Ver. 16. Then ye shall kill him. ] No greater argument of an ill cause than a bloody persecution. George Tankerfield, the martyr, was in King Edward’s days a very Papist, till the time Queen Mary came in; and then, perceiving the great cruelty used on the Pope’s side, was brought into a misdoubt of their doing, and began, as he said, in his heart to abhor them. a So did Julius Palmer, a martyr in Queen Mary’s days, who had been a stiff Papist all King Edward VI’s days, and was therefore expelled out of Magdalen College, whereof he had been Fellow; till beholding the martyrdom of the three bishops burnt in Oxford, he said to his friends, “Oh, raging cruelty!
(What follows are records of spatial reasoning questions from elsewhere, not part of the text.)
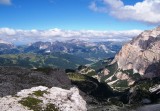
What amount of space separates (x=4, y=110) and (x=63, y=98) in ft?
111

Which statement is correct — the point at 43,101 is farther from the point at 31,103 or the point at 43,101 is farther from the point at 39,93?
the point at 39,93

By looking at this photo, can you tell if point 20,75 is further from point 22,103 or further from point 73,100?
point 22,103

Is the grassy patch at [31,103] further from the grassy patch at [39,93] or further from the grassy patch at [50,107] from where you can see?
the grassy patch at [39,93]

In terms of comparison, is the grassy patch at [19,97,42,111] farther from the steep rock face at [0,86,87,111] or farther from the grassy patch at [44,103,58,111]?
the grassy patch at [44,103,58,111]

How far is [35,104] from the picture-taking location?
11000 cm

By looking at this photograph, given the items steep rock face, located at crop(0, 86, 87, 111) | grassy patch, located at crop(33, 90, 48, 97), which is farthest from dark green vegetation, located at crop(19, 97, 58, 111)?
grassy patch, located at crop(33, 90, 48, 97)

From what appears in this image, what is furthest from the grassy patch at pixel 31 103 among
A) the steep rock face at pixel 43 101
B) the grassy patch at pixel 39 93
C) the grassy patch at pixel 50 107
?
the grassy patch at pixel 39 93

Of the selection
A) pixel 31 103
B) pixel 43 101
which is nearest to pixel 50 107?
pixel 43 101

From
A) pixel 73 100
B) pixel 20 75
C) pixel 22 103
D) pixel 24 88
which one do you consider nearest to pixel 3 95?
pixel 22 103

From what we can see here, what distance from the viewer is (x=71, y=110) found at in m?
115

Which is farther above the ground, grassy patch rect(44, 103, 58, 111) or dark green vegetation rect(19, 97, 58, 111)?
dark green vegetation rect(19, 97, 58, 111)

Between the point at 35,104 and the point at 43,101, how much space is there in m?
6.38

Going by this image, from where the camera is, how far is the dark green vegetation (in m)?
107

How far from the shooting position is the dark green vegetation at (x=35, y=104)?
352ft
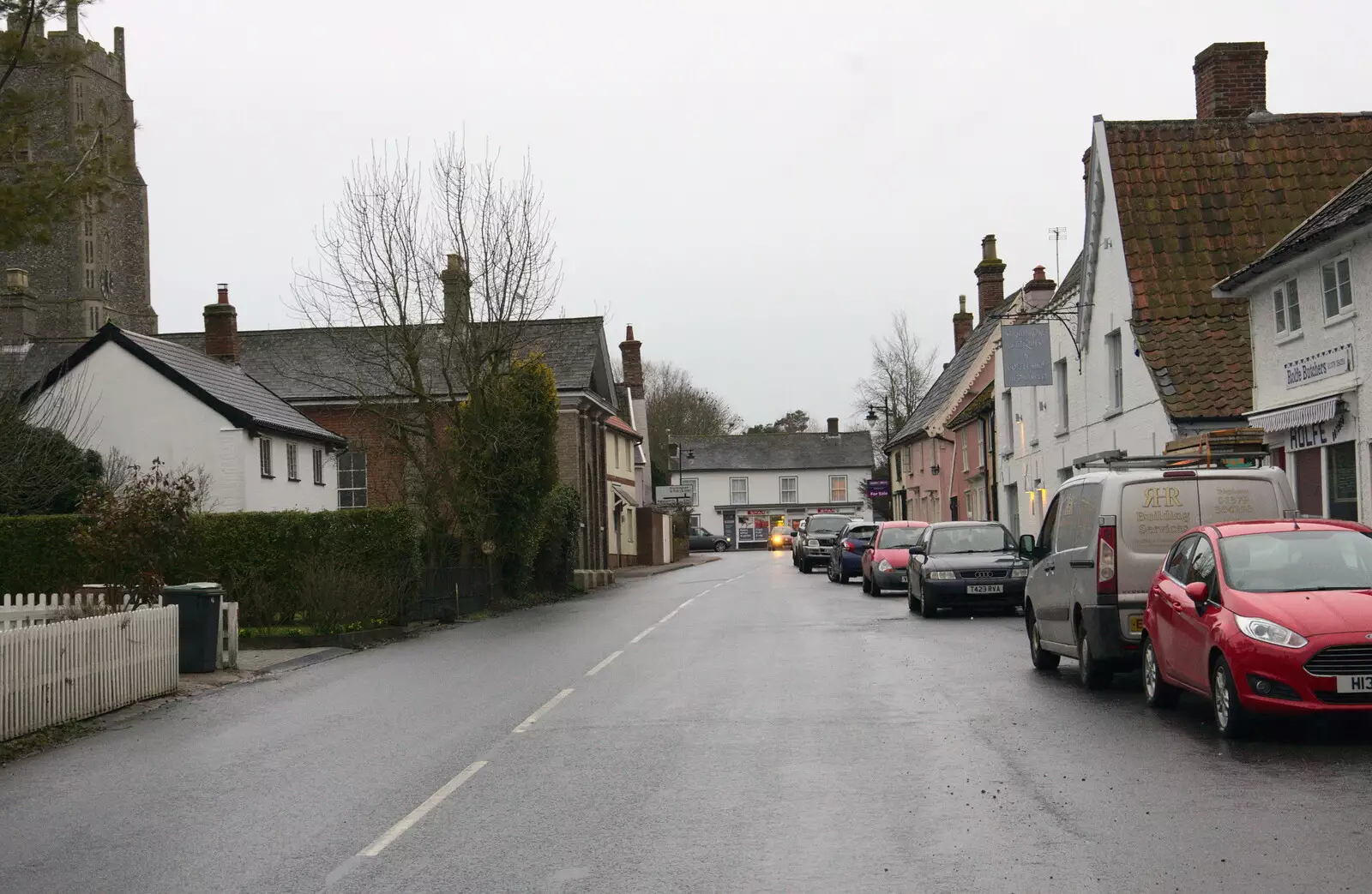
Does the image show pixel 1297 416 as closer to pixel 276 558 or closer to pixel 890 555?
pixel 890 555

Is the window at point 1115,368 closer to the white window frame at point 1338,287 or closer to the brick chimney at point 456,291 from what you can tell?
the white window frame at point 1338,287

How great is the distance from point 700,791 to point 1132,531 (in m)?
6.09

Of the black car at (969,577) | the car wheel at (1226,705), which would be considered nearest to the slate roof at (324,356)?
the black car at (969,577)

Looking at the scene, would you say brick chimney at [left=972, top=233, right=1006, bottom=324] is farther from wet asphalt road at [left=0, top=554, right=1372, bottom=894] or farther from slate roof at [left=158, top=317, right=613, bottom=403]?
wet asphalt road at [left=0, top=554, right=1372, bottom=894]

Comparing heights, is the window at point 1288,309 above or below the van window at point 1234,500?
above

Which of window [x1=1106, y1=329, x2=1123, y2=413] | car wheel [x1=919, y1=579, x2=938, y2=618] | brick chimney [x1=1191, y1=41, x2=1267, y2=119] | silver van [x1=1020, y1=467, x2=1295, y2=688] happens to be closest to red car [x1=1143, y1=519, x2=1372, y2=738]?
silver van [x1=1020, y1=467, x2=1295, y2=688]

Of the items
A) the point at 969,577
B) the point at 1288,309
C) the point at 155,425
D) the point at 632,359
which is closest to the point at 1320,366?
the point at 1288,309

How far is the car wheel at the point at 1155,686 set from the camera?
11.7 m

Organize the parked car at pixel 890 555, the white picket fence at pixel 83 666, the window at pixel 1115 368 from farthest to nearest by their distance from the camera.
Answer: the parked car at pixel 890 555
the window at pixel 1115 368
the white picket fence at pixel 83 666

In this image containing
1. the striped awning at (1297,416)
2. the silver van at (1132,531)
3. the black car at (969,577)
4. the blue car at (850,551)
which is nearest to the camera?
the silver van at (1132,531)

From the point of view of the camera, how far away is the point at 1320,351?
20.7 meters

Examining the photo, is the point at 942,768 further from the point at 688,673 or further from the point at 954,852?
the point at 688,673

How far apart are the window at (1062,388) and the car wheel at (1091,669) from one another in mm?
21118

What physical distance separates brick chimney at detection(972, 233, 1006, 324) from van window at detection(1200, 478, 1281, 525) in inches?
1623
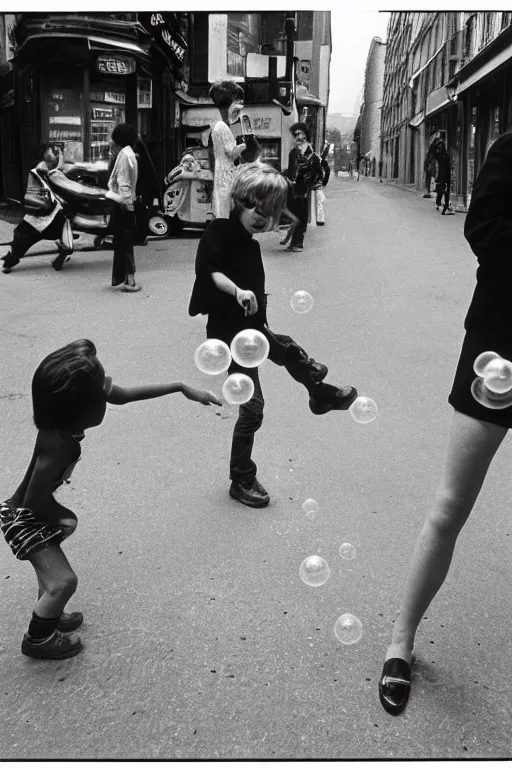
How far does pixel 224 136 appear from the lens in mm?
4035

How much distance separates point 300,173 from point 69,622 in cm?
667

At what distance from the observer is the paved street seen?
6.50 ft

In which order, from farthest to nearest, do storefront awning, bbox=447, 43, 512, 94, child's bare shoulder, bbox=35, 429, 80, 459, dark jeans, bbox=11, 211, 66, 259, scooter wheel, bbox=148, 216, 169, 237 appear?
scooter wheel, bbox=148, 216, 169, 237 → dark jeans, bbox=11, 211, 66, 259 → storefront awning, bbox=447, 43, 512, 94 → child's bare shoulder, bbox=35, 429, 80, 459

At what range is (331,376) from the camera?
4781 millimetres

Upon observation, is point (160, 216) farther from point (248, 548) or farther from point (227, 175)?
point (248, 548)

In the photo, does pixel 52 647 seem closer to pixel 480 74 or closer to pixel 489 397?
pixel 489 397

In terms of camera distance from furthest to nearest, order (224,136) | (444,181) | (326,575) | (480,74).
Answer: (444,181), (480,74), (224,136), (326,575)

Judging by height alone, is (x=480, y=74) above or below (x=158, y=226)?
above

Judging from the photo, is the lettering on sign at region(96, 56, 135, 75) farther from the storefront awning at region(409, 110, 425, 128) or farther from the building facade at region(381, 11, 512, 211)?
the storefront awning at region(409, 110, 425, 128)

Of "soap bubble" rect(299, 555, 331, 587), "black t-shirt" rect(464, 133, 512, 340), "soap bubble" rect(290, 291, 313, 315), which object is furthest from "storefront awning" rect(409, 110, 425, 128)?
"black t-shirt" rect(464, 133, 512, 340)

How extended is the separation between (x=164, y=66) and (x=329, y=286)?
20.8 ft

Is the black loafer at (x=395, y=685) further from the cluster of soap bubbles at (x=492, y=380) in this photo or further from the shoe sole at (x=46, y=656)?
the shoe sole at (x=46, y=656)

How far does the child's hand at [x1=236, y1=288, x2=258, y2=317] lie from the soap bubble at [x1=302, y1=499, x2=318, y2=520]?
94cm

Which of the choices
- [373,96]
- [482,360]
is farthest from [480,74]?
[482,360]
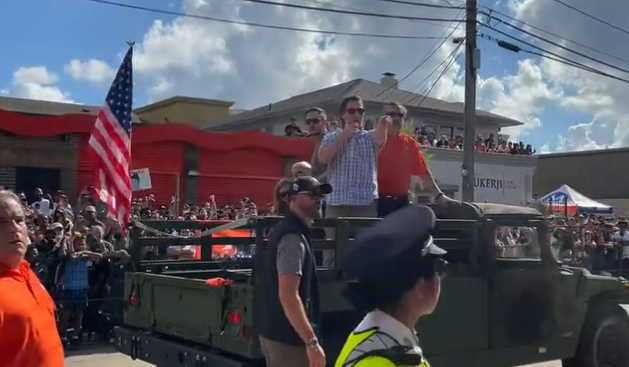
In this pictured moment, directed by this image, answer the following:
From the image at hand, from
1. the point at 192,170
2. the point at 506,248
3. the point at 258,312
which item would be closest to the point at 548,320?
the point at 506,248

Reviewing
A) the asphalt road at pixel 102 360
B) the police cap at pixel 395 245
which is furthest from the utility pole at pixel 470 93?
the police cap at pixel 395 245

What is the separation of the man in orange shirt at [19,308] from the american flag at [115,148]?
7.61 meters

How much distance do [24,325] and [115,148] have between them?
8378mm

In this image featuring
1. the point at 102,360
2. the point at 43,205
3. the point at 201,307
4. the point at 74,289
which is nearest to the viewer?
Result: the point at 201,307

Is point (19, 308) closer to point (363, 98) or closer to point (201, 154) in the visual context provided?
point (201, 154)

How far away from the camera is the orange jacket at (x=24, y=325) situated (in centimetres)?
338

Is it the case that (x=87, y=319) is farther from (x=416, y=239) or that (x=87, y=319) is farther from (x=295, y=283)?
(x=416, y=239)

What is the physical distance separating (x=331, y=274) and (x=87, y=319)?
649cm

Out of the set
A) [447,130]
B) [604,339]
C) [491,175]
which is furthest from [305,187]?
[447,130]

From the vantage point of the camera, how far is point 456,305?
6.21 meters

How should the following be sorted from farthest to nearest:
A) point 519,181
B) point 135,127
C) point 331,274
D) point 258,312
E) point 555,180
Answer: point 555,180 < point 519,181 < point 135,127 < point 331,274 < point 258,312

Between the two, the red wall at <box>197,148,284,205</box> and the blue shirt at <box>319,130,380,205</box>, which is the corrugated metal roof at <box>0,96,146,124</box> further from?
the blue shirt at <box>319,130,380,205</box>

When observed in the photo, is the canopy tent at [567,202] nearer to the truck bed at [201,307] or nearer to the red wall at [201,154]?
the red wall at [201,154]

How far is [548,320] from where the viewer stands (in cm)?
679
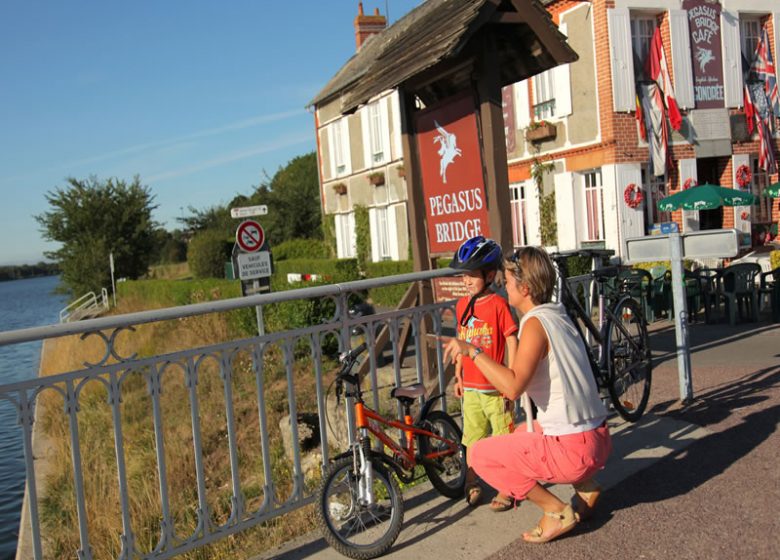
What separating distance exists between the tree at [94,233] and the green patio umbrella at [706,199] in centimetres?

Oh, tyranny tragical, and more than barbarous!” and so became a zealous Protestant.
a Act. and Mon., fol. 1535.
Fuente: John Trapp’s Complete Commentary (Old and New Testaments)
them: i.e. the children.
stools. Hebrew “two stones”. Probably the stone bath in which the children were bathed.
kill him. This was another assault of Satan, to destroy the male children, and so prevent “the seed of the woman “from coming into the world. See App-23, But God intervened by providing the Hebrew midwives, and preserving and preparing Moses.
Fuente: Companion Bible Notes, Appendices and Graphics
and see them: Or, rather, “and ye see them by the stone-troughs;” for so ovnayim, from aven, a stone, seems to signify – compare Exo 7:19, in which they washed the new-born infants. See this subject fully illustrated in Fragments to Calmet, Nos. 312, 313.
then ye shall: Exo 1:22, Mat 21:38, Rev 12:4
Reciprocal: Exo 18:11 – in the thing Num 20:15 – vexed us Deu 26:6 – General 2Sa 13:28 – commanded Psa 105:25 – to hate Ecc 4:1 – and considered Jer 31:2 – The people Dan 3:10 – hast made Heb 11:23 – the king’s
Fuente: The Treasury of Scripture Knowledge
Exo 1:16-19. The stools Seats used on that occasion. But the midwives feared God Dreaded his wrath more than Pharaohs, and therefore saved the men-children alive. The Hebrew women are lively We have no reason to doubt the truth of this; it is plain they were now under an extraordinary blessing of increase, which may well be supposed to have had this effect, that the women had quick and easy labour, and the mothers and children being both lively, they seldom needed the help of midwives: this these midwives took notice of, and concluding it to be the finger of God, were thereby imboldened to disobey the king, and with this justify themselves before Pharaoh when he called them to an account for it.